Le principe est analogue à celui de la critique de sources. Les détails d’un fait social sont si multiples et il y a tant de façons différentes de voir le même fait que deux observateurs indépendants n’ont aucune chance de se rencontrer sur tous les points ; quand deux affirmations présentent les mêmes détails dans le même ordre c’est qu’elles dérivent d’une observation commune ; les observations différentes divergent toujours sur quelques points. Souvent on peut tirer parti d’un principe a priori : si le fait était de nature à n’avoir pu être observé ou rapporté que par un seul observateur, c’est que toutes les sources dérivent de cette observation unique. Ces principes[179] permettent de reconnaître beaucoup de cas d’observations différentes et plus encore de cas d’observations reproduites.

[179] Il n’est guère possible d’étudier ici les difficultés spéciales d’application : quand l’auteur, cherchant à dissimuler son emprunt, a introduit des différences pour dérouter le public ; quand l’auteur a combiné des détails provenant de deux observations.

Il reste des cas douteux en grand nombre. La tendance naturelle est de les compter comme indépendants. C’est l’inverse qui serait scientifiquement correct : tant que l’indépendance des affirmations n’est pas prouvée, on n’a pas le droit d’admettre que leur concordance soit concluante.

C’est seulement après avoir établi le rapport entre les affirmations qu’on peut compter les affirmations vraiment différentes et examiner si elles concordent. Ici encore il faut se défier du premier mouvement : la concordance vraiment concluante n’est pas, comme on l’imaginerait naturellement, une ressemblance complète entre deux récits, c’est un croisement entre deux récits différents qui ne se ressemblent qu’en quelques points. La tendance naturelle est de regarder la concordance comme une confirmation d’autant plus probante qu’elle est plus complète ; il faut au contraire adopter la règle paradoxale que la concordance prouve davantage quand elle est limitée à un petit nombre de points. Ce sont les points de concordance de ces affirmations divergentes qui constituent les faits historiques scientifiquement établis.

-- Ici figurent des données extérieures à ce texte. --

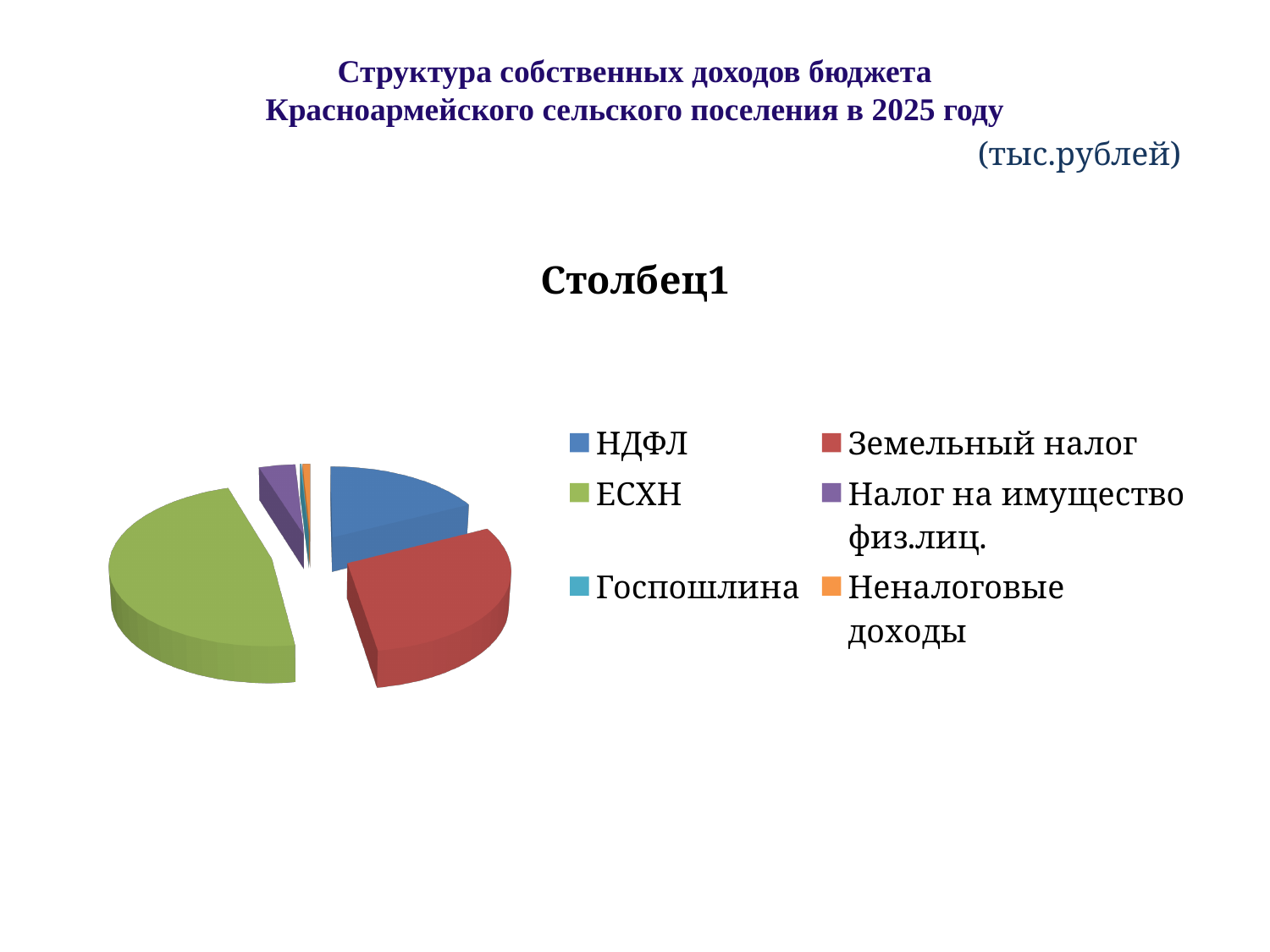
Which category has the largest slice in the pie chart? ЕСХН Which is larger in the pie chart, Земельный налог or Госпошлина? Земельный налог Which is larger in the pie chart, Земельный налог or Налог на имущество физ.лиц.? Земельный налог Which is larger in the pie chart, ЕСХН or НДФЛ? ЕСХН What colour is the ЕСХН slice in the pie chart? green What is the title shown above the pie chart? Столбец1 What kind of chart is shown on the slide? pie chart How many slices does the pie chart have? 6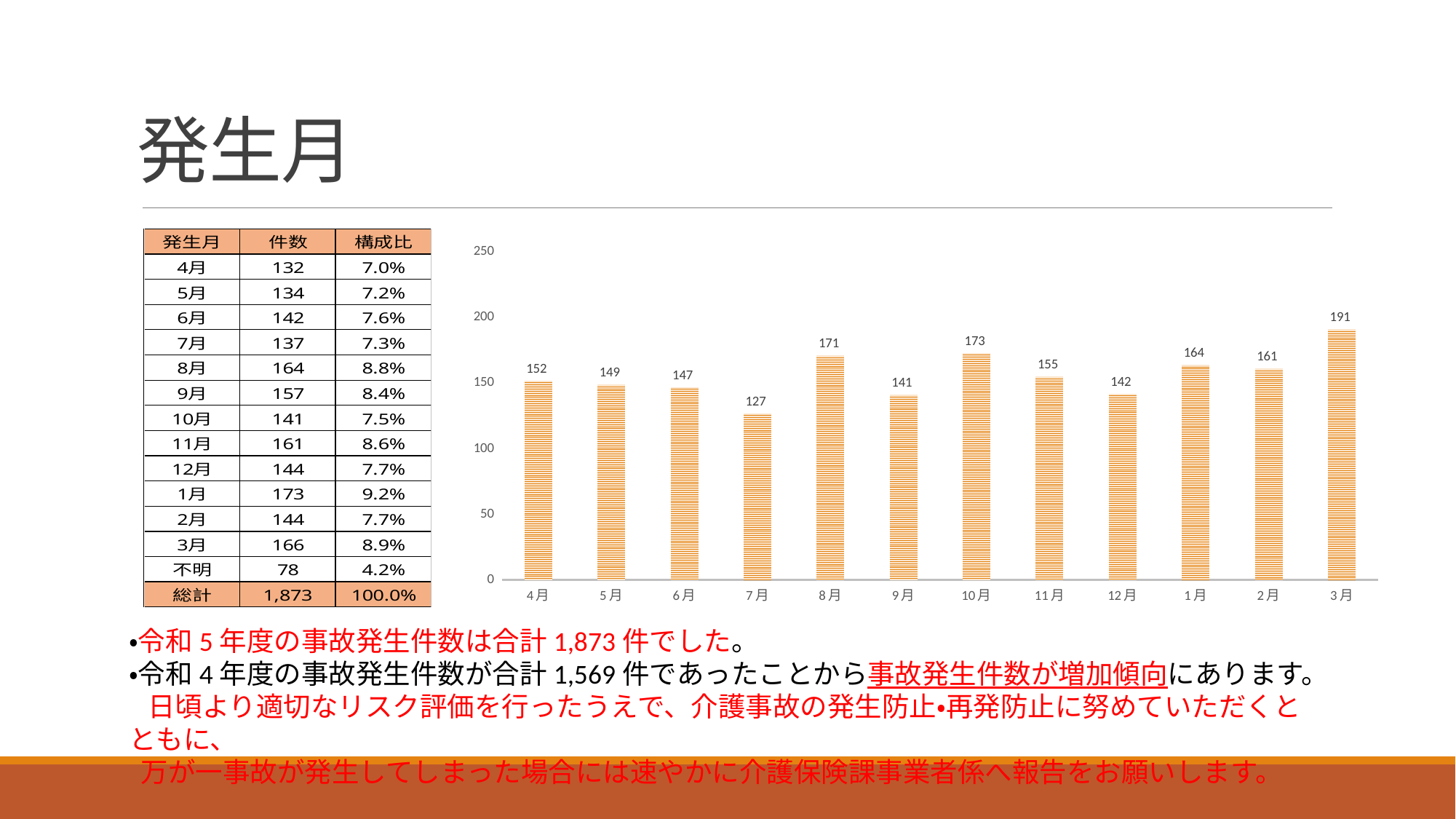
In the bar chart, what is the difference between the values for 1月 and 2月? 3 In the bar chart, which is larger, the value for 8月 or the value for 10月? 10月 What kind of chart is shown on the slide? bar chart What is the value shown for 7月 in the bar chart? 127 What is the value shown for 10月 in the bar chart? 173 What is the highest tick value shown on the vertical axis of the bar chart? 250 What is the value shown for 3月 in the bar chart? 191 Which month has the highest bar in the chart? 3月 How many months are plotted on the x axis of the bar chart? 12 In the bar chart, what is the difference between the values for 3月 and 7月? 64 Which month has the lowest bar in the chart? 7月 In the bar chart, is the value for 9月 greater or less than 150? less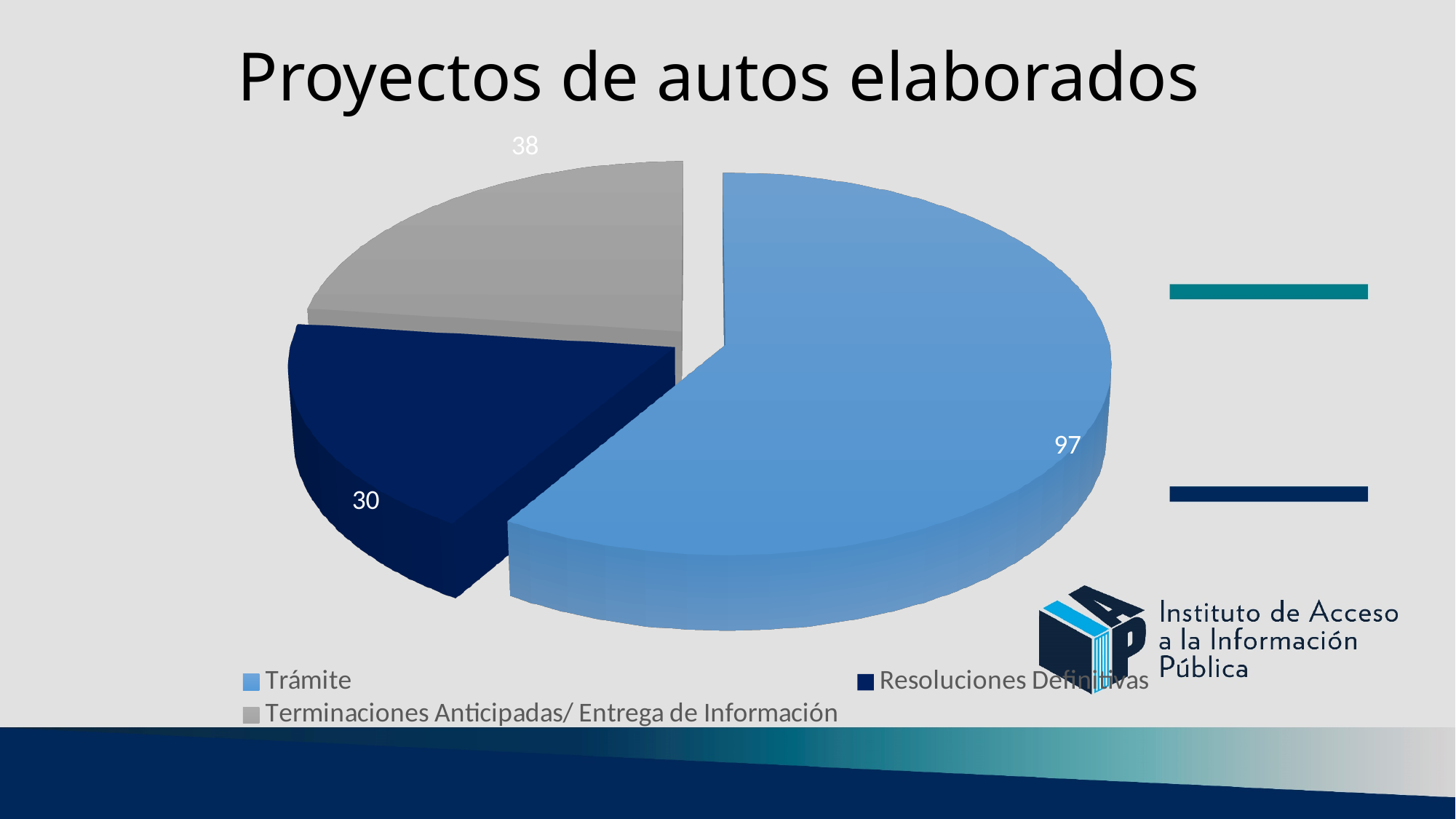
What is the value for Trámite? 97 How many categories does the pie chart show? 3 What is the difference between the values for Terminaciones Anticipadas/ Entrega de Información and Resoluciones Definitivas? 8 What is the value for Terminaciones Anticipadas/ Entrega de Información? 38 Which category has the largest slice? Trámite What is the title of the chart? Proyectos de autos elaborados What is the value for Resoluciones Definitivas? 30 Which is larger, Terminaciones Anticipadas/ Entrega de Información or Resoluciones Definitivas? Terminaciones Anticipadas/ Entrega de Información What is the difference between the values for Trámite and Resoluciones Definitivas? 67 What is the total of all slices in the pie chart? 165 Which category has the smallest slice? Resoluciones Definitivas What kind of chart is shown on the slide? Pie chart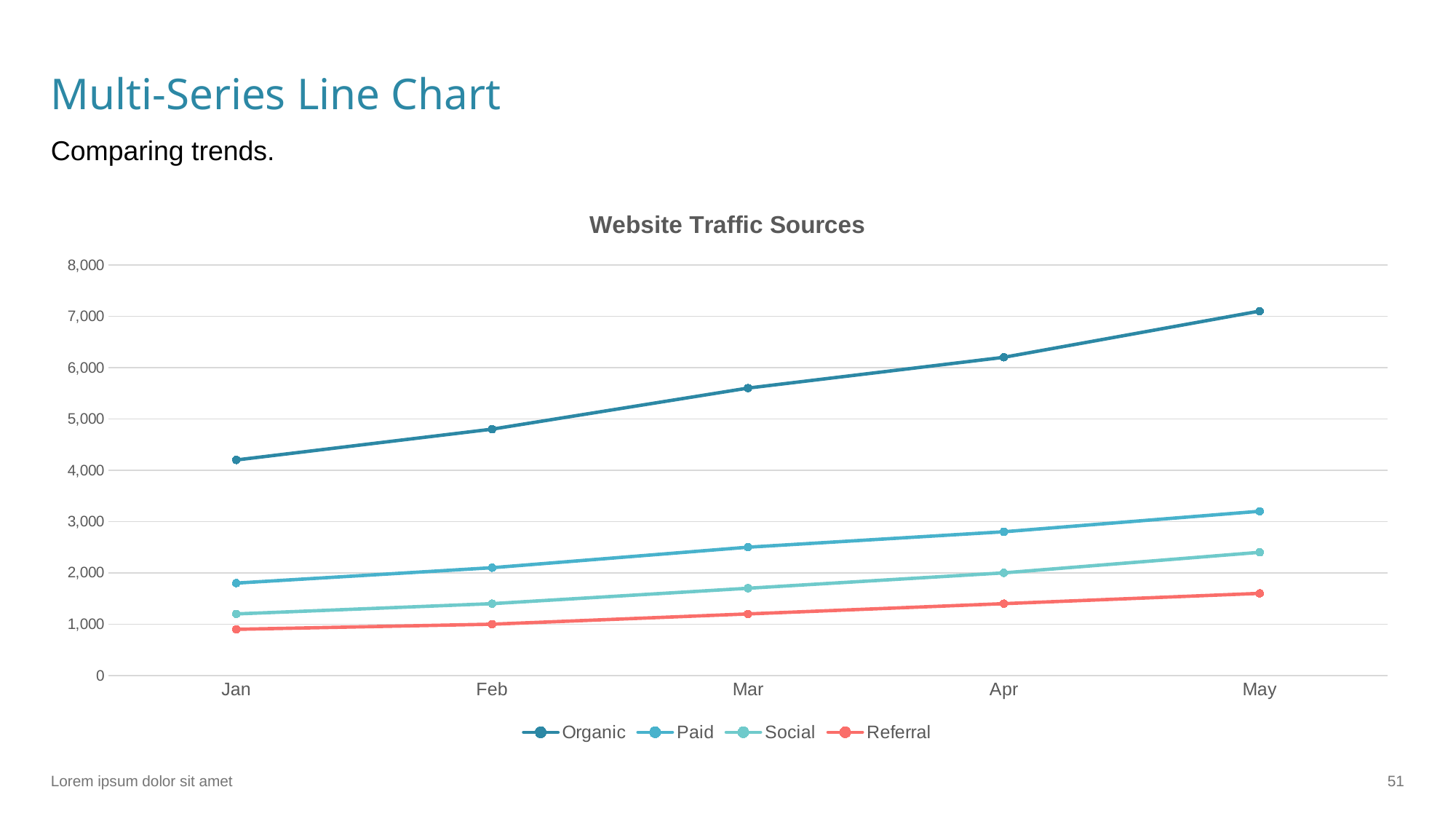
Which series has the lowest value in Jan? Referral Does the Organic series rise or fall from Jan to May? rise What kind of chart is shown on the slide? line chart Is the Organic value for Mar greater or less than 5,000? greater Which series has the highest value in May? Organic What is the title of the chart? Website Traffic Sources Is the Organic value for Jan greater or less than 4,000? greater In Mar, which is larger, the Paid value or the Social value? Paid How many months are plotted along the x axis? 5 Is the Paid value for May greater or less than 3,000? greater How many series does the legend list? 4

2o Avant de conclure il reste à s’assurer si les observations différentes du même fait sont pleinement indépendantes ; car elles peuvent avoir agi l’une sur l’autre au point que la première ait déterminé les suivantes, et alors leur concordance ne serait plus concluante. Il faut prendre garde aux cas suivants :

1er cas. Les observations différentes ont été faites par le même auteur, qui les a consignées, soit dans un même document, soit dans des documents différents ; il faut alors des raisons spéciales pour admettre que l’auteur a vraiment refait les observations et ne s’est pas borné à répéter une observation unique.

2e cas. Il y a eu plusieurs observateurs, mais ils ont chargé l’un d’eux de rédiger un document unique : c’est le cas des procès-verbaux d’assemblées ; il faut s’assurer si le document représente seulement l’affirmation du rédacteur ou si les autres observateurs ont contrôlé sa rédaction.

3e cas. Plusieurs observateurs ont rédigé leur observation dans des documents différents, mais dans des conditions semblables ; il faut appliquer le questionnaire critique pour chercher si tous n’ont pas subi les mêmes causes de mensonge ou d’erreur (même intérêt, ou même vanité, ou mêmes préjugés, etc.).

Il n’y a de sûrement indépendantes que les observations contenues dans des documents différents, issus d’auteurs différents, appartenant à des groupes différents, opérant dans des conditions différentes. C’est dire que les cas de concordance pleinement concluante sont rares, sauf dans les périodes modernes.

La possibilité de prouver un fait historique dépend du nombre de documents indépendants conservés sur ce fait, et il dépend du hasard que les documents se soient conservés ; ainsi s’explique la part du hasard dans la constitution de l’histoire.